After the tile was turned over on its face, the back could be strengthened using fiberglass mesh with epoxy adhesive to hold the component pieces together.
Meanwhile at an adjacent work area, the undamaged tiles were carefully prepared for reinstallation by removing old grout and setting bed mortars.
After readhesion of broken tile components, the units were turned again and the surface filled with a water-based epoxy repair mortar in preparation for application of final tinted coating at crack repairs. Note the finished crack repair in the rear and the unpainted units in the foreground.
Our artisans used an acrylic-based coating formulated with UV-resistant components to give the optimum combination of performance and color-matching. Note the finished tile repair in the foreground.

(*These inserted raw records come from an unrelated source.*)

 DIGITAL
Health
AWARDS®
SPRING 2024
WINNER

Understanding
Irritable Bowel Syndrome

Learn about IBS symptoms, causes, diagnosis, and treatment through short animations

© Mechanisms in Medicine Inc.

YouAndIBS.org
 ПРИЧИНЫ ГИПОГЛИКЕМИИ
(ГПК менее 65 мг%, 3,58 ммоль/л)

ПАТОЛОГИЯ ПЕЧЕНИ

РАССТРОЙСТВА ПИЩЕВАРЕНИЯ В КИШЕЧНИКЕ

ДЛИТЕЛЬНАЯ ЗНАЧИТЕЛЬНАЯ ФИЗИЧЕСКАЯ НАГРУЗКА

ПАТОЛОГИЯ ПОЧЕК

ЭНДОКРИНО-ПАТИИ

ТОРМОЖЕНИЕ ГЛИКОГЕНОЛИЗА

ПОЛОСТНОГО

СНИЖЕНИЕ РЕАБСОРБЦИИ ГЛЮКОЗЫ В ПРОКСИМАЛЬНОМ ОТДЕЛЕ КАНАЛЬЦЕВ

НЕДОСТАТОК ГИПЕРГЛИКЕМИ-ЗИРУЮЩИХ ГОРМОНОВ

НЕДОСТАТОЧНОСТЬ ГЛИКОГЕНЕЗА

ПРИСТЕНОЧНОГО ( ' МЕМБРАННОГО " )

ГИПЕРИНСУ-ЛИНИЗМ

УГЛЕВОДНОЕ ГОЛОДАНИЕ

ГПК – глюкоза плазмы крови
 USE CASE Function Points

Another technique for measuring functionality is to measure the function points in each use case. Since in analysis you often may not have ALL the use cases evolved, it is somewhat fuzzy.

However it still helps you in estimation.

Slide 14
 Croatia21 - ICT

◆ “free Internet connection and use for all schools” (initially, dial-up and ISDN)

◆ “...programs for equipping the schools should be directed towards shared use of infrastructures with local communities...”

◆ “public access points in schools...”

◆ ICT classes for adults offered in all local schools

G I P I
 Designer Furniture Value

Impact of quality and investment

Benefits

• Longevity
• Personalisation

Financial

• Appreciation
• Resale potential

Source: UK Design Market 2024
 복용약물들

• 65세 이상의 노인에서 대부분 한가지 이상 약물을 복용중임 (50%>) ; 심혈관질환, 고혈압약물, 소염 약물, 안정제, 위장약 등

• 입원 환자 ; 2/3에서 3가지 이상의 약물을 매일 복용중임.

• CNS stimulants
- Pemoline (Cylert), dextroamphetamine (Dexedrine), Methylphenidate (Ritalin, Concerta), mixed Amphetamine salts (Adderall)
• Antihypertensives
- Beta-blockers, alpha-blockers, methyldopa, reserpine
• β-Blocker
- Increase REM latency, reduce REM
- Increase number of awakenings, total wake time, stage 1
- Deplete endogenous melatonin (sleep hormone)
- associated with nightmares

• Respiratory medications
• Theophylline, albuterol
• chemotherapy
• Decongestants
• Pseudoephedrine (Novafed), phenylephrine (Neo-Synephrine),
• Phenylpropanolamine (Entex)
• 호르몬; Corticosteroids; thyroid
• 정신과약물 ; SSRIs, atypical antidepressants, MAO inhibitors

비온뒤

We used approximately 30 different custom color-matched formulations to bring back the original range of glaze colors in the repaired areas.
Even minor damage spots such as this tiny glaze spall were repaired, because resistance to moisture intrusion is an important component of the restoration agenda.
Another important step in the restoration procedure was the application of an anti-fracture membrane to the wall before the mural tiles were reinstalled. This layer between the tiles and the concrete wall provides an additional level of protection to the tiles from internal movement of the substrate.
Re installation of the tiles could then proceed on a clockwork basis. Note the limited area of new thin-set adhesive before the tiles, in order to minimize the chance of flash drying of setting bed before the tile could be placed. Flash drying was probably one of the major contributors to the unstable nature of the original installation.
Reinstallation also allowed us to correct some of the original errors in the regularity of the tile grid. Careful use of shims made it possible to adjust the grid according to the dimensions of each individual tile.
Adjustment of each tile could then be finalized before the thin set mortar began to harden.
Final grouting of the joints and application of a water-repellent sealer to the joints completed the restoration. The next maintenance cycle for this extraordinary work should be significantly longer.